Butterfly Study Reveals Traits and Genes Associated with Establishment of New Populations
Marden explained that most species are not found everywhere because they tend to require very specific habitats. "Butterflies, like many other species, are specialists. They are picky about where they live. This pickiness gives a species what ecologists call a clumped or patchy distribution," Marden said. "In a patchy environment, individual organisms face a fundamental choice between remaining in their native patch or venturing forth to find a different patch of suitable habitat. Staying put is safer for immediate survival but may expose one's offspring to crowding or parasites, whereas dispersal is dangerous but offers a potentially big payoff if a large, unoccupied patch is located."
Marden and Wheat collaborated with Ilkka Hanski, a professor at the University of Helsinki, to study how a particular species of butterfly successfully establishes new populations. "We wanted to understand better the genes and physiology involved in determining sedentary, 'stay-at-home' traits versus exploratory, 'venture-forth' traits," Marden said. "Evolutionary biologists are fascinated by cost-benefit questions such as how natural selection produces and maintains both 'stay-at-home' and 'venture-forth' varieties within species." Marden also explained that the "stay-at-home versus venture-forth" dichotomy is fundamentally important for ecology because habitat changes, disease, and chance events cause local extinction of small populations in individual patches. "Species persistence on a regional scale requires that the rate of establishment of new populations must be at least as high as the rate of local-population extinctions," Marden said. "Dispersal of individual females is what determines the establishment rate, along with the number of patches and distances between them." Much of what is known about the biology of species in patches -- called metapopulations -- comes from Hanski's butterfly research, for which he will be awarded this year's Craaford Prize, generally considered as ecology's version of a Nobel prize.

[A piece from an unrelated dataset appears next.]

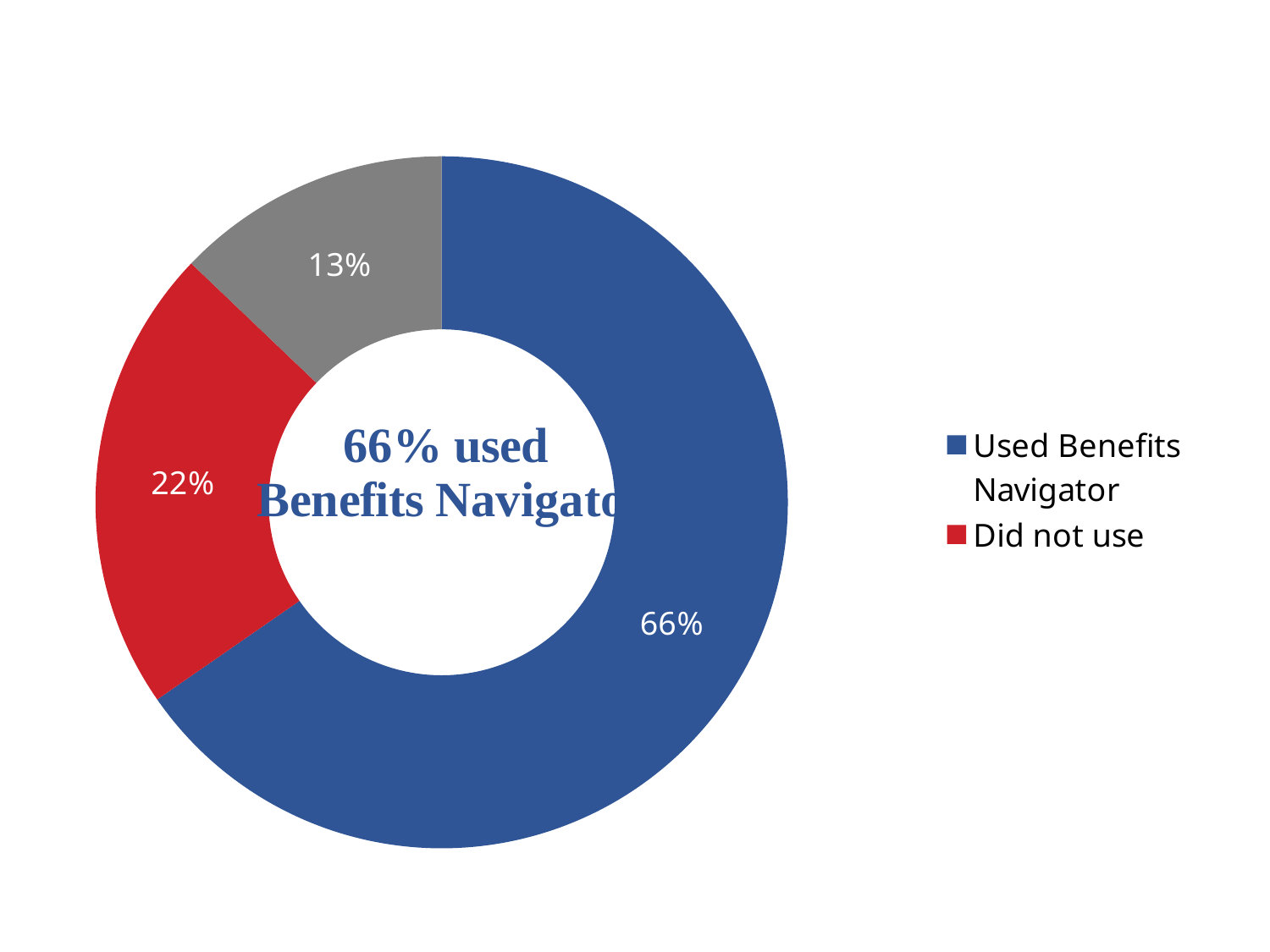
How many slices does the chart have? 3 Which category has the largest slice of the chart? Used Benefits Navigator How many entries does the legend list? 2 What percentage of the chart is labelled for Used Benefits Navigator? 66% What percentage is shown for the Did not use slice? 22% What kind of chart is shown on the slide? Pie (donut) chart By how many percentage points does Used Benefits Navigator exceed Did not use? 44 percentage points What colour represents Did not use in the chart? Red What is the smallest percentage shown on the chart? 13% What text is written in the centre of the donut chart? 66% used Benefits Navigator Which is larger, the Did not use slice or the gray slice? Did not use What percentage is shown on the gray slice of the chart? 13%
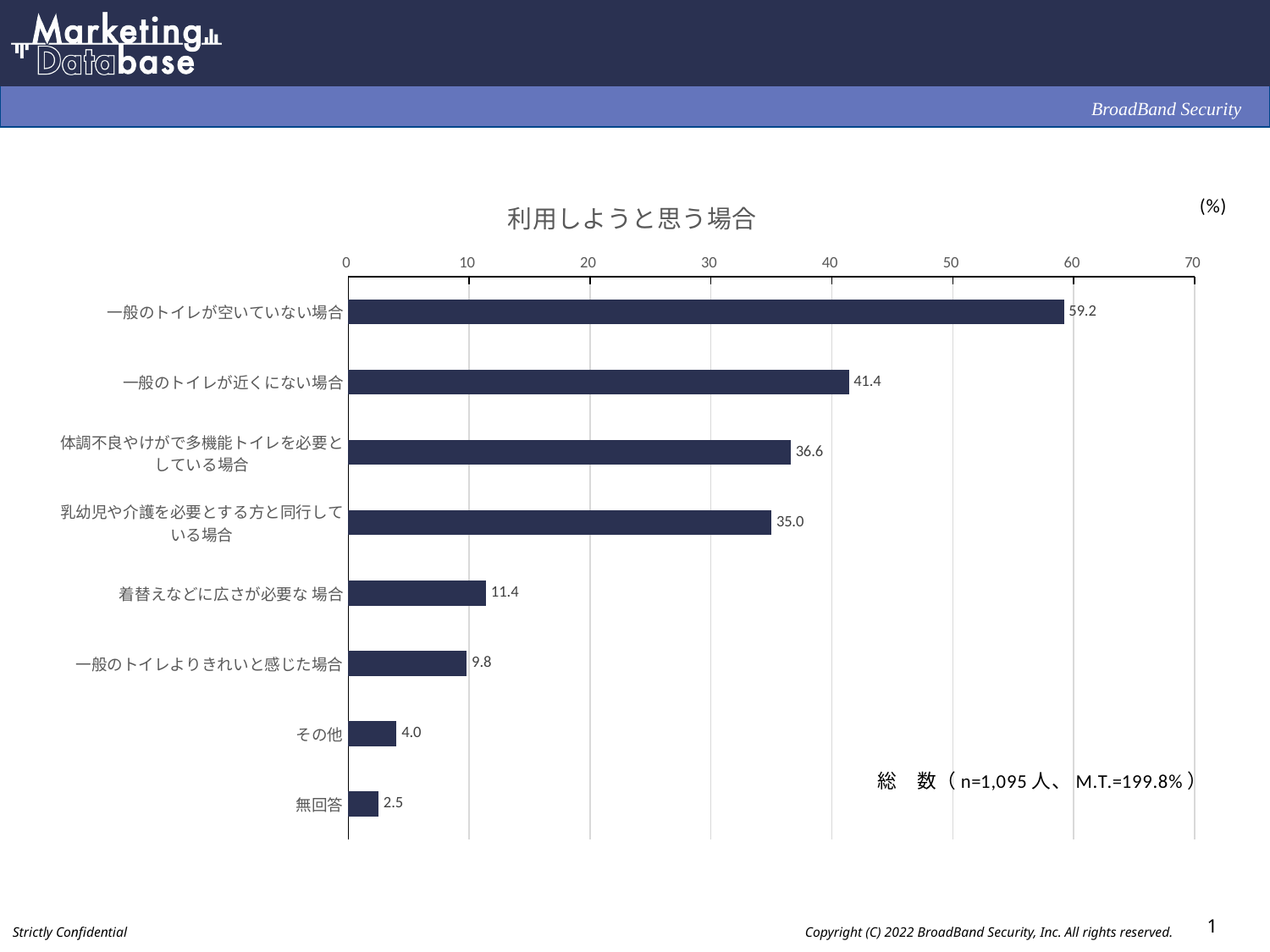
What is the value for 無回答? 2.5 What kind of chart is shown on the slide? bar chart Which is larger, the value for 体調不良やけがで多機能トイレを必要としている場合 or 乳幼児や介護を必要とする方と同行している場合? 体調不良やけがで多機能トイレを必要としている場合 What is the value for 着替えなどに広さが必要な 場合? 11.4 What is the title of the chart? 利用しようと思う場合 How many categories are shown in the chart? 8 Is the value for 一般のトイレよりきれいと感じた場合 greater or less than 10? less Which category has the highest value? 一般のトイレが空いていない場合 What is the value for 一般のトイレが近くにない場合? 41.4 Which category has the lowest value? 無回答 What is the value for 一般のトイレが空いていない場合? 59.2 What is the difference between the values for 一般のトイレが空いていない場合 and 一般のトイレが近くにない場合? 17.8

Together, Marden and Hanski's labs used new gene-sequencing technology to characterize thousands of protein-coding genes in Glanville fritillary butterflies from the Åland Islands of Finland. Then, they measured and compared the variation in gene-expression levels in females from established populations of butterflies - those originating from old, local populations that had persisted for a minimum of five years - with new, local populations that had been founded by dispersing butterflies. They found that new-population and old-population butterflies differed most prominently in how they expressed certain genes that control the timing and release of stored proteins for egg production and the maintenance of flight-muscle proteins. They also differed in flight metabolic rate - a measure of muscle performance and flight ability.
Previous work by members of this team and other collaborators had revealed that an allele - a variable DNA sequence - in a gene called phosphoglucose isomerase (Pgi) differed significantly between the old and the new populations. One Pgi allele was associated with two important aspects of metabolism within the butterfly's abdomen and its thorax. First, the new-population, "venture-forth" females were more likely to possess a particular Pgi allele associated with faster egg production. "It's easy to imagine why this kind of ovarian-function trait would provide 'venture-forth' females with an advantage," Marden explained. "Abandoning the secure, known environment can be a perilous endeavor, and life expectancy for such butterflies is probably greatly reduced. Under these conditions, the ability to get a reproductive head start would allow these adventurers to mate earlier, and to fly off to lay their eggs in new habitat patches sooner." Second, the scientists found that the same Pgi allele predominates in females that are better "sprinters," able to fly better for short distances. Marden explained that for those individuals that fly away to colonize new areas, exceptional muscle function could be a more crucial trait than it would be for "stay-at-home" non-explorers.
In the new study, another gene variant also stood out as an important indicator of butterfly flight ability. New-population females were more often missing a small part of the succinate dehydrogenase gene (Sdhd) and this small deletion was associated with the ability to maintain flight for a greater duration. "The Pgi gene variant seems to be associated with sprinting, and the Sdhd gene variant appears to be associated with endurance," Marden said. "It's easy to see why these traits and their associated genes would be found at higher frequencies in new populations. Better flight ability allows certain butterflies to be able to reach and settle new habitat patches."